Édition : Le Lombard (29/09/2017)

Résumé :
Et si le vol du siècle avait eu lieu… dans un camp de concentration nazi ?

En 1941, Francisco Boix, matricule 5185 du camp de concentration de Mauthausen, échafaude avec ses camarades un plan pour voler des photographies témoignant des crimes commis dans le camp et incriminant les plus hauts dignitaires nazis.

Ce plan risqué n’est que le début de son périple pour révéler la vérité… Une histoire vraie, basée sur des faits réels.

Critique :
Voilà un sujet dont on nous parle peu : les espagnols dans les camps de concentration, notamment dans celui de Mauthausen qui était un camp de catégorie III (Aushwitz était de catégorie I), ce qui veut dire qu’on y envoyait les irrécupérables, ceux qu’il fallait tuer par le travail.

Les prisonniers devaient monter 186 marches avec une pierre de 8 kilos sur le dos, extraite de la carrière.

À Mauthausen, on vous disait que vous étiez entré par une porte mais que vous sortiriez par la cheminée et les nazis se ventaient d’avoir 40 manières différentes de vous assassiner (*). Personne ne devait en sortir vivant.

Les Espagnols fuyant la guerre civile ont trouvé refuge en France, qui les parqua dans ces camps de concentration eux aussi (près de 15.000 morts), comme quoi, les idées barbares d’exportent bien, même au pays des droits de l’Homme.

Puis, les Espagnols se retrouveront aux mains des soldats de la Wehrmacht avant de passer dans celles des SS où ils furent déportés à Mauthausen. Francisco Boix, jeune communiste, fait partie des déportés.

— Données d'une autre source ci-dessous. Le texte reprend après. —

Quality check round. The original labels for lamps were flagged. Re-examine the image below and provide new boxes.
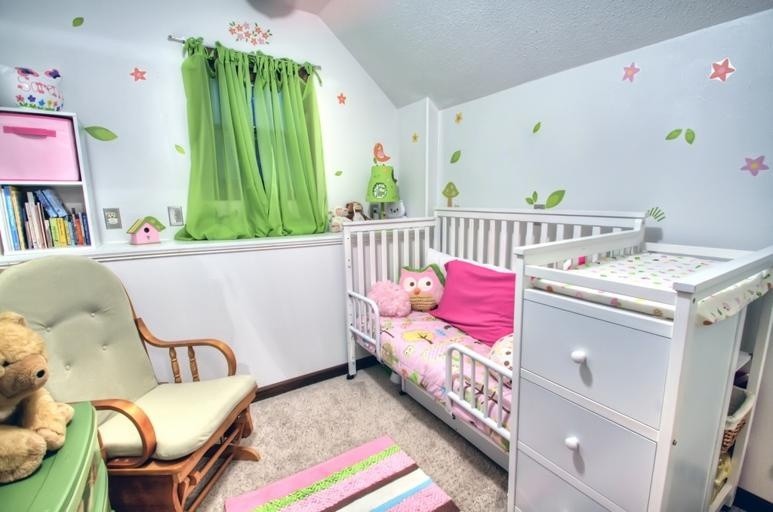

Inspirée d’une histoire vraie, cette bédé raconte la vie de Francisco dans le camp, ainsi que son envie de faire sortir les clichés pris par un haut dignitaire nazi, Paul Ricken (un ancien prof). Ce dernier aimait photographier les morts, les mettant en scène pour en faire de l’art. Mais voler les négatifs, les reproduire, les cacher et les faire sortir ensuite du camp ne sera pas facile.

Francisco voulait dénoncer les atrocités qui eurent lieu dans ce camp, apporter des preuves, montrer à la gueule du monde, notamment au procès de Nuremberg, ce que ces salopards de nazis avaient fait subir à d’autres humains. Hélas, ceux qui ne l’ont pas vécu ne peuvent pas le comprendre…

C’est horriblement réaliste, le dessinateur ayant repris, tels quels, les véritables clichés pris par Paul Ricken, et sorti du camp ensuite. Bien que le scénariste ait romancé quelques faits, le reste est Historique et terriblement dramatique, horrible et inhumain.

Et encore, les auteurs auraient pu aller plus loin dans l’horreur, mais ils n’ont pas choisi cette voie-là. Ce qu’ils nous montrent suffit à nous faire comprendre les conditions effroyables d’une déportation à Mauthausen d’où l’on ne devait pas en sortir autrement qu’en cadavre.

À la fin, il y a un cahier historique, fort complet, qui expliquera plus en détail la destinée des espagnols dans les camps, ainsi que leur difficile retour à la vie civile puisqu’on les considérait comme apatride. Ils ne peuvent rentrer en Espagne, leur cher Parti Communiste les considère comme des traites car ils ont survécu (elle est forte, celle-là).

Une bédé à lire, pour en apprendre plus sur des sujets dont on parle peu : les Espagnols qui se sont battus contre le fascisme dans leur pays et dans le reste de l’Europe, leur emprisonnement dans des camps en France, leur déportation dans les camps ensuite et leur difficile retour à la vie ensuite.

Une bédé qui est faite avec beaucoup d’humanisme, malgré l’horrible sujet qu’elle traite et qu’il faut lire.

(*) Wikiki me signale que « Après la guerre, l’un des survivants, Antoni Gościński rapporta 62 méthodes d’exécution des prisonniers ». Encore pire que je ne le pensais.